Dr. Steven Mazza: The other leads to withdrawal. And sometimes it’s probably best to just say, let’s have this conversation later.
Courtney: Yeah.
Dr. Steven Mazza: You know, because if you’re really frustrated, it’s just not, you know, to fake it, to fake words while you’re angry.
Courtney: I really understand what you’re saying. It’s a little different.
Dr. Steven Mazza: Right, right. There’s so much nuance here, you know. I wish I could just say there’s one way to do it. But it’s really about meeting yourself where you’re at and like those times where it’s just like, I can’t have this conversation right now.
Courtney: Yeah.
Dr. Steven Mazza: But I’ll have it in a little while.
Courtney: Yeah, that makes so much sense! So, can you offer some ways that being a good listener like that can help in different kinds of relationships we haven’t talked about yet—like maybe at work?
Dr. Steven Mazza: Absolutely. So, at work is a great scenario. And so, if you can approach, and this is actually true of all listening, if you can approach it as, okay, someone’s coming to speak to me and I’m here to provide them support, not to judge, not to solve problems, but to just be here to listen, it’s very likely that they will want to speak to you more in the future, that they will enjoy being around you, and that they might even speak well about you to your colleagues, right?

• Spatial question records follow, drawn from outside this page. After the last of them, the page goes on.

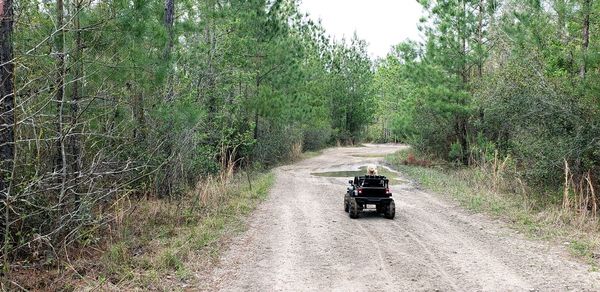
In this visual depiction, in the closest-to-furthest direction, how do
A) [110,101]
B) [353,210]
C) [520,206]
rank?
[110,101], [353,210], [520,206]

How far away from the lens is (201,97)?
14.5 m

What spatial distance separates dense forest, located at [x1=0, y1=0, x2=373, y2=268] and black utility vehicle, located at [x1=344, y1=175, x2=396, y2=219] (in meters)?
3.95

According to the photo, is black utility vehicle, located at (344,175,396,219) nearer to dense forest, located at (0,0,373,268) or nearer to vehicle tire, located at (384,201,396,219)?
vehicle tire, located at (384,201,396,219)

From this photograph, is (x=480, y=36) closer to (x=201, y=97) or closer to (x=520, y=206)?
(x=520, y=206)

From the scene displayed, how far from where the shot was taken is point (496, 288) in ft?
20.2

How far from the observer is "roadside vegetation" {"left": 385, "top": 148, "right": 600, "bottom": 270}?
28.7 ft

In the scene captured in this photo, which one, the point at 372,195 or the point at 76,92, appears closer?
the point at 76,92

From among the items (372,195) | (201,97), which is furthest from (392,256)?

So this is a really good way to get a good reputation in a, you know, in any kind of work environment is to be a good listener. This is where it works for you as well as for others, but it’s especially helpful if you’re a manager because there will be, there’s always competing demands among employees.
Everyone’s got things that they’re struggling with and if they can feel safe coming to you with these things, rather than that you might be judgmental or critical, the better relationship you have with them, the more likely they are to want to work for you instead of against you.

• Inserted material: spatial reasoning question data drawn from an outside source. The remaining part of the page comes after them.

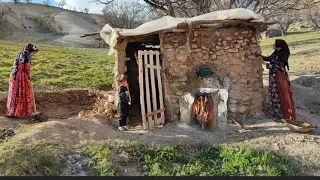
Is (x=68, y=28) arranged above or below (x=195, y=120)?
above

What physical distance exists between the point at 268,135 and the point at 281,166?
1.37 meters

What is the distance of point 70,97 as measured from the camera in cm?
964

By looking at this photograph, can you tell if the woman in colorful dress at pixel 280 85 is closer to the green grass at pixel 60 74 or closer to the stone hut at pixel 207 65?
the stone hut at pixel 207 65

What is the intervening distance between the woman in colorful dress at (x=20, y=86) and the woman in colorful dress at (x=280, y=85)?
5436mm

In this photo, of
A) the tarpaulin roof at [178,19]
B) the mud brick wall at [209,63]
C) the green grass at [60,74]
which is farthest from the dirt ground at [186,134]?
the green grass at [60,74]

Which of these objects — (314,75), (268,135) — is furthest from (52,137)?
(314,75)

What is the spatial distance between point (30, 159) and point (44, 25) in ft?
140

But what I’ve learned in my clinical work is really that it comes down to service. And when the focus is on serving others, it does end up benefiting you in the long term, but that’s secondary.
To have genuine concern and care for other people and demonstrating that in the way you listen is bigger than revenue. Right? It’s bigger than what it’ll do for yourself. It’s about acknowledging that you’re part of a greater community and that your own presence and awareness can help serve and support and contribute. And so it’s really based on values.
Courtney: Thank you so much. You definitely give all your presence. This was so wonderful to talk to you and I’m so grateful for your time. Thank you so much for being here.
Dr. Steven Mazza: Oh it’s been an absolute pleasure.
Courtney: Our many thanks to Dr. Stephen Mazza. I’m Courtney Allison.